> Exercice écrit A: Pourriez-vous mettre sous forme de liste numérotée les lignes de données, en commençant à celle qui contient "The client has asked us to locate the suvs" et en vous arrêtant après celle qui contient "[807,409,854,524]", sans les lignes vides ?

> Texte de la page:
* * * * *

Dans le ciel, règne Dieu. Sur terre, règnent les Monarques. Entre les deux, dans le Cyberespace, règne Dictateur Gafa, fruit bâtard de grandes familles tour à tour alliées et ennemies. Chacune protège son territoire et convoite celui des autres, comme dans Game of Thrones : Google, à qui on est obligé de poser une question par jour ; Amazon, à qui on est obligé d’acheter un produit par jour ; Facebook, à qui on est obligé d’envoyer un message par jour; et enfin Apple, qui n’oblige à rien mais qui voudrait bien.
Autour de ces quatre grandes familles, existent de nombreux clans plus petits, mais tout aussi sanguinaires et amateurs d'or. Chacun aimerait bien être vizir à la place du vizir. Malgré quelques sursauts de rébellion parfois couronnés de succès, ils sont plutôt en perte de vitesse et cherchent de nouvelles alliances: Microsoft, Yahoo, YouTube, Twitter, eBay, Paypal…
Dictateur Gafa règne sur une population de 3,5 milliards de personnes, qui possèdent chacune un ou plusieurs appareils – on dit « devices » avec l’accent anglais- pour communiquer avec lui en direct. Cette population est dirigée par sa minorité agissante, les Geekorateurs, drogués au Gafa : environ 500 millions de personnes qui ne peuvent s’empêcher, par une addiction incontrôlée, de se connecter sur leurs sites web chaque jour, comme si leur vie en dépendait.

* * * * *

[Lignes de données]
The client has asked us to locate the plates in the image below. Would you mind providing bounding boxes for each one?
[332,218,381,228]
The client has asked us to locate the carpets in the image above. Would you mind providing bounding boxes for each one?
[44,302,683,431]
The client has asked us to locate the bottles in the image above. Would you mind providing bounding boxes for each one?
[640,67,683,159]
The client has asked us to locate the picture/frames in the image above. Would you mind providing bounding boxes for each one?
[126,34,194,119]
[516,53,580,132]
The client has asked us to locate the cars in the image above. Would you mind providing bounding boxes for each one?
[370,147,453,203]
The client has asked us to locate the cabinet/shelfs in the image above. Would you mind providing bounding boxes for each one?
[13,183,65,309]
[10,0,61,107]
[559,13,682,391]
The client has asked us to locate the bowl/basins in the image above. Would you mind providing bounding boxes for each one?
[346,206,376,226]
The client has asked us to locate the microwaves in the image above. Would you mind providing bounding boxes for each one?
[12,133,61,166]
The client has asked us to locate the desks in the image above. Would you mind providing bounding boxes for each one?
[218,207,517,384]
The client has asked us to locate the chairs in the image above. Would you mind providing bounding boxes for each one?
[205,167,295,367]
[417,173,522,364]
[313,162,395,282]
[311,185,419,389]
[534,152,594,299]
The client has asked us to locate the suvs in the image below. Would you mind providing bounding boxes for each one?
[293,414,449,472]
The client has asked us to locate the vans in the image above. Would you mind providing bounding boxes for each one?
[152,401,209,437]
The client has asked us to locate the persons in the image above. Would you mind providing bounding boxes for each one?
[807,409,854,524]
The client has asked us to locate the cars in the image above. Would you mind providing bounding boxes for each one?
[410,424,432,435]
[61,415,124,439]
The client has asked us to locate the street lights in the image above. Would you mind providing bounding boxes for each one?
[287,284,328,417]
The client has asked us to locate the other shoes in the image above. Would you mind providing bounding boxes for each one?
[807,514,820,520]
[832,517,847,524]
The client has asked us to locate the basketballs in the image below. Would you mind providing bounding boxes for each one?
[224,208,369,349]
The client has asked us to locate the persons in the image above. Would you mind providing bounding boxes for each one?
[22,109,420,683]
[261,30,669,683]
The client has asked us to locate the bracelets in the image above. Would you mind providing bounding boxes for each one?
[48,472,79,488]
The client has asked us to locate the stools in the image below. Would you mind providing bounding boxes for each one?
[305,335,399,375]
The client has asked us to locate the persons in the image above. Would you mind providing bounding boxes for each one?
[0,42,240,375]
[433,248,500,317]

* * * * *

> Exercice écrit B: Quels clans plus petits que les quatre grandes familles le texte sur Dictateur Gafa énumère-t-il ?

> Réponse écrite A:
1. The client has asked us to locate the suvs in the image below. Would you mind providing bounding boxes for each one?
2. [293,414,449,472]
3. The client has asked us to locate the vans in the image above. Would you mind providing bounding boxes for each one?
4. [152,401,209,437]
5. The client has asked us to locate the persons in the image above. Would you mind providing bounding boxes for each one?
6. [807,409,854,524]

> Réponse écrite B: Microsoft, Yahoo, YouTube, Twitter, eBay et Paypal.